Estate Planning

Estate Planning

what is formal probate

What is Estate Planning and Why Use an Estate Planning Lawyer

estate planning attorney

Many people believe that estate planning is something that only "rich people" need in order to handle their valuable assets or something you can wait to do when you are older. This misconception is common, and the reality is that estate planning is a valuable tool for anyone to utilize.
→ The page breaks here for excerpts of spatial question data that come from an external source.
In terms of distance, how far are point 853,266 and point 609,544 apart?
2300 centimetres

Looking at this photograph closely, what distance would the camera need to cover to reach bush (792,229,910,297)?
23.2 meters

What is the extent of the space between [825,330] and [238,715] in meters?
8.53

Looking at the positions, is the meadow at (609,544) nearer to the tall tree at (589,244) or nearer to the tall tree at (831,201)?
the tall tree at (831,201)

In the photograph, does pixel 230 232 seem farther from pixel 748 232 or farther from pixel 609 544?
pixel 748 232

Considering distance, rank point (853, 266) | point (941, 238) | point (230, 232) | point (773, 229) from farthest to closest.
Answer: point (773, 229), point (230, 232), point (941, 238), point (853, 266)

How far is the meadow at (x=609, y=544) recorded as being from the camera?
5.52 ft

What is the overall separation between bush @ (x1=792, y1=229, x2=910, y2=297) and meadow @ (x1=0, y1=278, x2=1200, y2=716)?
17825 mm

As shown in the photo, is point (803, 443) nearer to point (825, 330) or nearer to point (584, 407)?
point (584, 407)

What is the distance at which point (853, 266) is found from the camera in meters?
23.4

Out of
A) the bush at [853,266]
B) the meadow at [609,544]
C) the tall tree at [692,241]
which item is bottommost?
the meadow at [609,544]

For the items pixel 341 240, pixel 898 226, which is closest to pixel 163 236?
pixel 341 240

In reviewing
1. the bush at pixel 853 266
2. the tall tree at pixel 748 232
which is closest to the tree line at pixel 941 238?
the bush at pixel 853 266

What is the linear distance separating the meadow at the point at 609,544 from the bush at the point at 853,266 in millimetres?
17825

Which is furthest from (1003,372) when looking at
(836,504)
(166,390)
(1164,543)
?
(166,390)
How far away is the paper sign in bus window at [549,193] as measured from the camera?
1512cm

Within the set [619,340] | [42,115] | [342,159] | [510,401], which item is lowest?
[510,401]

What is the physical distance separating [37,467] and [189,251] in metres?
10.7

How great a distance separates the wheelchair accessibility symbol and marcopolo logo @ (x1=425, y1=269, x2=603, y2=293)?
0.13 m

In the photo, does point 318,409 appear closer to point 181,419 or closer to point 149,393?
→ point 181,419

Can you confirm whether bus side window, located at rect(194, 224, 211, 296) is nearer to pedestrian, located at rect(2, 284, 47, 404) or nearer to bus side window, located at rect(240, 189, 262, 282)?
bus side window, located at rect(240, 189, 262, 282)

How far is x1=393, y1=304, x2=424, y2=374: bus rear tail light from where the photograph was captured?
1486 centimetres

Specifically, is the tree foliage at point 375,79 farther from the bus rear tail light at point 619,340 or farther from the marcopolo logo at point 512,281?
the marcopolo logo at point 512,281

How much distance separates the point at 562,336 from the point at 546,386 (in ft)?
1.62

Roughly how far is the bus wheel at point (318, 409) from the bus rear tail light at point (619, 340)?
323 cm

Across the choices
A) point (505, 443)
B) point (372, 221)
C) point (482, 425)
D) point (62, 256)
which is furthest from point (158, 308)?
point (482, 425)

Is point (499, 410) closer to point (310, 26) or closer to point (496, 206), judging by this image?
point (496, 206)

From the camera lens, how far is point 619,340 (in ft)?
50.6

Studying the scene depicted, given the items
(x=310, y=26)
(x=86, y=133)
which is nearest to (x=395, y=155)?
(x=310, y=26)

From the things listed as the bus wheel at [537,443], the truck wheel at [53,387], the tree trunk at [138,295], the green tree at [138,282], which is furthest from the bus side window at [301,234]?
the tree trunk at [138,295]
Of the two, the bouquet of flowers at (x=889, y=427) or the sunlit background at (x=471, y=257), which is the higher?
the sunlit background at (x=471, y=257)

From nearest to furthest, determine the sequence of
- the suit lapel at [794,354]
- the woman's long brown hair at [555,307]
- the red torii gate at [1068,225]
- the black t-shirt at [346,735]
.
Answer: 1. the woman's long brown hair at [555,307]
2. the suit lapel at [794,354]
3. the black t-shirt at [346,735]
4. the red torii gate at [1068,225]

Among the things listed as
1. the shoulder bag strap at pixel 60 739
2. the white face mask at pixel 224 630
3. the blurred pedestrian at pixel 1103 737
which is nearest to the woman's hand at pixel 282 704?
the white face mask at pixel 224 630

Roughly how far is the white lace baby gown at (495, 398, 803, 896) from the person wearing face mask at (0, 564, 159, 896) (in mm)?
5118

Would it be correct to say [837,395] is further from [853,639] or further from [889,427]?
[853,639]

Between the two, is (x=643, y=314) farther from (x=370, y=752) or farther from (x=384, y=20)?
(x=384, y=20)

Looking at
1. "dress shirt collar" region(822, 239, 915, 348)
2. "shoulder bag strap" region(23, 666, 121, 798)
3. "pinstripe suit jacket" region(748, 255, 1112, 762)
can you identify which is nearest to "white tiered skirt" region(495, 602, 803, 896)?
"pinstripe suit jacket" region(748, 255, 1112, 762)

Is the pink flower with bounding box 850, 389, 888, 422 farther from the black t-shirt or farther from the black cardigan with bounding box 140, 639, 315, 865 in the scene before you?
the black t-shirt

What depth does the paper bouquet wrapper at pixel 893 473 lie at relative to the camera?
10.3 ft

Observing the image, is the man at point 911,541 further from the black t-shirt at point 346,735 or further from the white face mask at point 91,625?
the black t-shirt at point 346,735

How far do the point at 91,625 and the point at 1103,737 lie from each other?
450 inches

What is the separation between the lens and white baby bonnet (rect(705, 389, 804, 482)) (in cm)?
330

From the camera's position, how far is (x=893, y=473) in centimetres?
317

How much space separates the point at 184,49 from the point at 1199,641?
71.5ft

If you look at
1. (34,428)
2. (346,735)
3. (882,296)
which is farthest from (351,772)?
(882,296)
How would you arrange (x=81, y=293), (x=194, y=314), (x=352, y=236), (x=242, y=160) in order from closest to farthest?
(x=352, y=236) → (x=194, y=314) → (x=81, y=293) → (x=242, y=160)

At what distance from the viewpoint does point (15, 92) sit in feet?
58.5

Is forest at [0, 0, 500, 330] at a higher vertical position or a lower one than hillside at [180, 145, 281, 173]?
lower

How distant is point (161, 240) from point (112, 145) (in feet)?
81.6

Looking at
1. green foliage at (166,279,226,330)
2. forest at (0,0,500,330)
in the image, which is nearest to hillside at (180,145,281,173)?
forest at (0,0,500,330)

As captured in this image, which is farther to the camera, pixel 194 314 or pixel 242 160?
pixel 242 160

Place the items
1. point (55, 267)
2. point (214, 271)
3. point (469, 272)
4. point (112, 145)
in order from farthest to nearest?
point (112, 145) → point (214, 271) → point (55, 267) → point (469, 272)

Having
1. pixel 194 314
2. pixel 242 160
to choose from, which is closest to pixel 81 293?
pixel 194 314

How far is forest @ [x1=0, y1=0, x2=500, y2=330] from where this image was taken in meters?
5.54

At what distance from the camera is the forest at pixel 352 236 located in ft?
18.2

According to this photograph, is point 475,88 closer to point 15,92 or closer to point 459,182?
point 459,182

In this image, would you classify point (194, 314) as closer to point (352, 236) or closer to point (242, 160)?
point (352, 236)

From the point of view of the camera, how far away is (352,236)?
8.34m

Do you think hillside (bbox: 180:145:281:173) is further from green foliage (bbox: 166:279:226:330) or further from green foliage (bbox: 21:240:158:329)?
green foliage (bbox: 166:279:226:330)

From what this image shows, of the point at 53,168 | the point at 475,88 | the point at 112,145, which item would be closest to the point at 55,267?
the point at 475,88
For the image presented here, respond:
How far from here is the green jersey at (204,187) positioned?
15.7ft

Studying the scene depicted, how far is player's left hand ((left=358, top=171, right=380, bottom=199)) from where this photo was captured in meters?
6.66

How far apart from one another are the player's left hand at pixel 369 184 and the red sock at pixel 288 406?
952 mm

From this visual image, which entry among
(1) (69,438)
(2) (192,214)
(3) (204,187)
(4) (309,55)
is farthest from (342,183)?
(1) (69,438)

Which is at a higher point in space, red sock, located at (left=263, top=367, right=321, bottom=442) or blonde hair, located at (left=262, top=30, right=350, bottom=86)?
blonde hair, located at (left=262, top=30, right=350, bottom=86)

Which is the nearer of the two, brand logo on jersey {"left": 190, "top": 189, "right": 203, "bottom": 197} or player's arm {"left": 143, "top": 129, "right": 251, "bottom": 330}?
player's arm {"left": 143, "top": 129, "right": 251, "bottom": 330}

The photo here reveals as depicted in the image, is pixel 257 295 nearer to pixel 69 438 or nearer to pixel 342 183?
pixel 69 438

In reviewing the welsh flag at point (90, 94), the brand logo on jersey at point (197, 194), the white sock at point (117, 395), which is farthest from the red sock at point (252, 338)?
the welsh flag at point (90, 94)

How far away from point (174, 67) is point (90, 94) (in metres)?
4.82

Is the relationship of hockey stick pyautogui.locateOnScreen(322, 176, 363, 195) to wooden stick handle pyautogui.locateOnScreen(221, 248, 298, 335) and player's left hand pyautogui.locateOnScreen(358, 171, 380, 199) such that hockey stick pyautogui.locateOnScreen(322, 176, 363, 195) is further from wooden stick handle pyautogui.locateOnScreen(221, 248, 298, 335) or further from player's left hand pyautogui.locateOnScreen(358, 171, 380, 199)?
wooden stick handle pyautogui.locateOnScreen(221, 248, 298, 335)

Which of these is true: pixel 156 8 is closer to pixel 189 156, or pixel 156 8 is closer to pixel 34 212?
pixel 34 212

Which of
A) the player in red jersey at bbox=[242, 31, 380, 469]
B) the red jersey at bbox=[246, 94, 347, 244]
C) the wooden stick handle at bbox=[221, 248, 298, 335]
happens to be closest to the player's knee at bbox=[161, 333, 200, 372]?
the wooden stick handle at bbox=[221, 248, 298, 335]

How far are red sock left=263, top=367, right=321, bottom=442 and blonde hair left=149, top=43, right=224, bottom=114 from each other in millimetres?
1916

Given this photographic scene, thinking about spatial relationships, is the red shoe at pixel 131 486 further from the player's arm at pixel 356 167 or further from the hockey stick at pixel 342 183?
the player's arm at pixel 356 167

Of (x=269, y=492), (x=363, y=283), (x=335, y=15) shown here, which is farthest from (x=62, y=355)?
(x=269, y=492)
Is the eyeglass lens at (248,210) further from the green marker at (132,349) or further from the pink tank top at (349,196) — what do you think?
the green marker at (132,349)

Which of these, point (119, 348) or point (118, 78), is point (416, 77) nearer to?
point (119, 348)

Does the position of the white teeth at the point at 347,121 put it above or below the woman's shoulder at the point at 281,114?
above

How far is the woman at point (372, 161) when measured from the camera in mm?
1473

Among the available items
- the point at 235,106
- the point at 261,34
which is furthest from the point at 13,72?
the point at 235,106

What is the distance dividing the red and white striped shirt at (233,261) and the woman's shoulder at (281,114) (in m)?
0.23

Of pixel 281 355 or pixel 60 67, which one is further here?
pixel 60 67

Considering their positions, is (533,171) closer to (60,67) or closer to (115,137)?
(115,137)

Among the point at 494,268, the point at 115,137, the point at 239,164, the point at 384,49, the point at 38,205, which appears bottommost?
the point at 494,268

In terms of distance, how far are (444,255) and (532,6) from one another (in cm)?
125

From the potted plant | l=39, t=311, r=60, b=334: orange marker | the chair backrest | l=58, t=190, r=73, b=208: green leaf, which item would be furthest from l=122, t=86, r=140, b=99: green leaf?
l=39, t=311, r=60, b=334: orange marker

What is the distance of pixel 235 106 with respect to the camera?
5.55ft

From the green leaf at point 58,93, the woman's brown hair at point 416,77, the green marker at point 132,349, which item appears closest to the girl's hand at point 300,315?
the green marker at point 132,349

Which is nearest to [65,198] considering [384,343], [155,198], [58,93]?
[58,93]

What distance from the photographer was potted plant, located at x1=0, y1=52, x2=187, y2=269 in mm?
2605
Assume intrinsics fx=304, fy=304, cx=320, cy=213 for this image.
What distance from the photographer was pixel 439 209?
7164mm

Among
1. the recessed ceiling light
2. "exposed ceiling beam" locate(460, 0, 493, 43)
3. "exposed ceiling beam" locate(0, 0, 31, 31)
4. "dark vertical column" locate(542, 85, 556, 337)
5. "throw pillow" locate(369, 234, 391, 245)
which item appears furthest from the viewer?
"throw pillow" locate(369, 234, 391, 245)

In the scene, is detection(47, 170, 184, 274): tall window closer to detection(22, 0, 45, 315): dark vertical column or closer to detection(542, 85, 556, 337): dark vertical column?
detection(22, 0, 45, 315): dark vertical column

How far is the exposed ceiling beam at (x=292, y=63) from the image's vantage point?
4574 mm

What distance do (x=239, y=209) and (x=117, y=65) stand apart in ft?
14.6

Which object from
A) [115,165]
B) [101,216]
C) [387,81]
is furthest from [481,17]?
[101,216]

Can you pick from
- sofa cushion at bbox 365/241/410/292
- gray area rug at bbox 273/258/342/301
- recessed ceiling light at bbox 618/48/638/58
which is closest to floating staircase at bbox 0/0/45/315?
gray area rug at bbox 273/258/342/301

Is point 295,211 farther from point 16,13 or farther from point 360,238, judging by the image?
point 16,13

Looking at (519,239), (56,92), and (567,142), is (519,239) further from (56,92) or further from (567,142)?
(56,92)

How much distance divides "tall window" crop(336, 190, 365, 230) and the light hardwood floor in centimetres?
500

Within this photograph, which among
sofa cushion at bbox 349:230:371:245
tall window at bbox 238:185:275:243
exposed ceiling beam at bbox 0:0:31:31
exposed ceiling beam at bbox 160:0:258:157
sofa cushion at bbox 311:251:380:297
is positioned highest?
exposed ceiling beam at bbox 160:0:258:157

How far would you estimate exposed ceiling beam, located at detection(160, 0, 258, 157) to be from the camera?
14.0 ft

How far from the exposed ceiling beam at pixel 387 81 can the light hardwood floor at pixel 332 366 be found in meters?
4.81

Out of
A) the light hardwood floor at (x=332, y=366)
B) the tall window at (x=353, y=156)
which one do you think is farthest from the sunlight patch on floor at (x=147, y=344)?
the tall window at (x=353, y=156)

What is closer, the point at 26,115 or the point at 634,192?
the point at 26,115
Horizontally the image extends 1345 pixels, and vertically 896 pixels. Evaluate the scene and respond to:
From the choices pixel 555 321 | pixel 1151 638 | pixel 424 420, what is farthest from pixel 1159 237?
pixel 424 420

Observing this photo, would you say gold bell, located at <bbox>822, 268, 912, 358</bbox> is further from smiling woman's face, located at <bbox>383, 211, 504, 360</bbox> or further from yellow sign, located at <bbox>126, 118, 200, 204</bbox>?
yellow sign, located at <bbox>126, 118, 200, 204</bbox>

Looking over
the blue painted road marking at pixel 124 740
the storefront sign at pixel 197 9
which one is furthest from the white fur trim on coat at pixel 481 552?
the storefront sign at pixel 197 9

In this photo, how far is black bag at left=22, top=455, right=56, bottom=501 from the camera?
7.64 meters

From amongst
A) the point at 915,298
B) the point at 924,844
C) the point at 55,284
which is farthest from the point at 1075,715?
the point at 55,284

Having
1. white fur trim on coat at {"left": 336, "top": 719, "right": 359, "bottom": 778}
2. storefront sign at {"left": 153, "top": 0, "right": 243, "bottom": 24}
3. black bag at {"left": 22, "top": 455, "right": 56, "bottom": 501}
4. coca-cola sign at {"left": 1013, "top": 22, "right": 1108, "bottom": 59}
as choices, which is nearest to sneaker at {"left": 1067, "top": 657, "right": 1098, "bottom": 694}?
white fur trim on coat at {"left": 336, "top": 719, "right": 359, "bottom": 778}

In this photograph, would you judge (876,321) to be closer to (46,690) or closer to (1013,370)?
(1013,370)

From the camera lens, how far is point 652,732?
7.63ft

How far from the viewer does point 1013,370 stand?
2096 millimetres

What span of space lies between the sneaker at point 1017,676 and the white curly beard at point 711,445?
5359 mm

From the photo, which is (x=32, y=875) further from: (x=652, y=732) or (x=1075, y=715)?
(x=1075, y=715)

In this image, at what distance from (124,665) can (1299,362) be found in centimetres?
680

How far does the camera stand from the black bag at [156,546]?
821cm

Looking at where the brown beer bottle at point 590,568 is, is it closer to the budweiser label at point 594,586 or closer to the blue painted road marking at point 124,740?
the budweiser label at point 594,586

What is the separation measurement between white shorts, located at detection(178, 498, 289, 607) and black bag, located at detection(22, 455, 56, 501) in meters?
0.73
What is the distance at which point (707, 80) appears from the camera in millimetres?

Having a proper estate plan will allow for your assets, however valuable they may be, to be dispersed according to your wishes.

Estate Planning Topics

Last Will and Testament: At the most simple level, an estate plan should contain an individual's will, also known as your Last Will & Testament. A will distributes an individual's tangible assets upon their death. One way of looking at it is if you were to take your home and shake it upside down, your will would be responsible for the disposition of those assets that fall to the ground, as well as your bank accounts. If one does not have a will, it is left to the state's intestacy laws to determine how that individuals assets should be distributed upon their death. Your will can spell out with specificity to whom you would like to bequeath certain assets in your estate, or how you would like your estate dispersed. For individuals with minor children (under the age of 18), a will is also the vehicle which will dictate your wishes related to guardianship of your children.

Durable Power of Attorney: Another key document that should be included in your estate plan is a durable power of attorney. This document will allow an agent of your choosing to act on your behalf related to any financial matters if you should be come incapacitated for any reason. For example, your selected agent would be able to make financial decisions related to your estate in order to continue to pay your bills and conduct other personal business on your behalf upon your incapacitation.

Living Will: A well-known document that is also important as part of your estate planning is a living will. This is the document that dictates your wishes related to "pulling the plug," so to speak. Your living will gives an agent of your choosing the power to make important healthcare decisions for you if you have a terminal condition. The document, however, first notes your wishes for your agent to carry out. The living will is a vital document, in that when you are admitted to a hospital, it is often one of the first things that you are asked whether you have, just in case things don't go as planned at the hospital.

Healthcare Power of Attorney: Related to this living will is a mental healthcare power of attorney that will also give your agent to authority to seek mental healthcare for you if you are unable to do so. This comes into play if it is believed by your agent that you no longer have the mental wherewithal to recognize your limitations. Without a mental healthcare power of attorney, such decisions would be left to the Court and your mental healthcare would be determined by the State.

Revocable Trust: Finally, there is a revocable trust. This is considered to be the cornerstone to any estate plan. A revocable trust will allow an individual's estate to avoid probate, the Court proceeding in which an individual's will is validated. The probate process is costly and lengthy, as well as public, which is why people often want to avoid probate to save their heirs time and money. Probate is triggered if your tangible assets are valued at approximately $75,000 and if the aggregate of your real property is valued at approximately $100,000. The probate process allows for creditors to come out of the woodwork to make a claim against your estate.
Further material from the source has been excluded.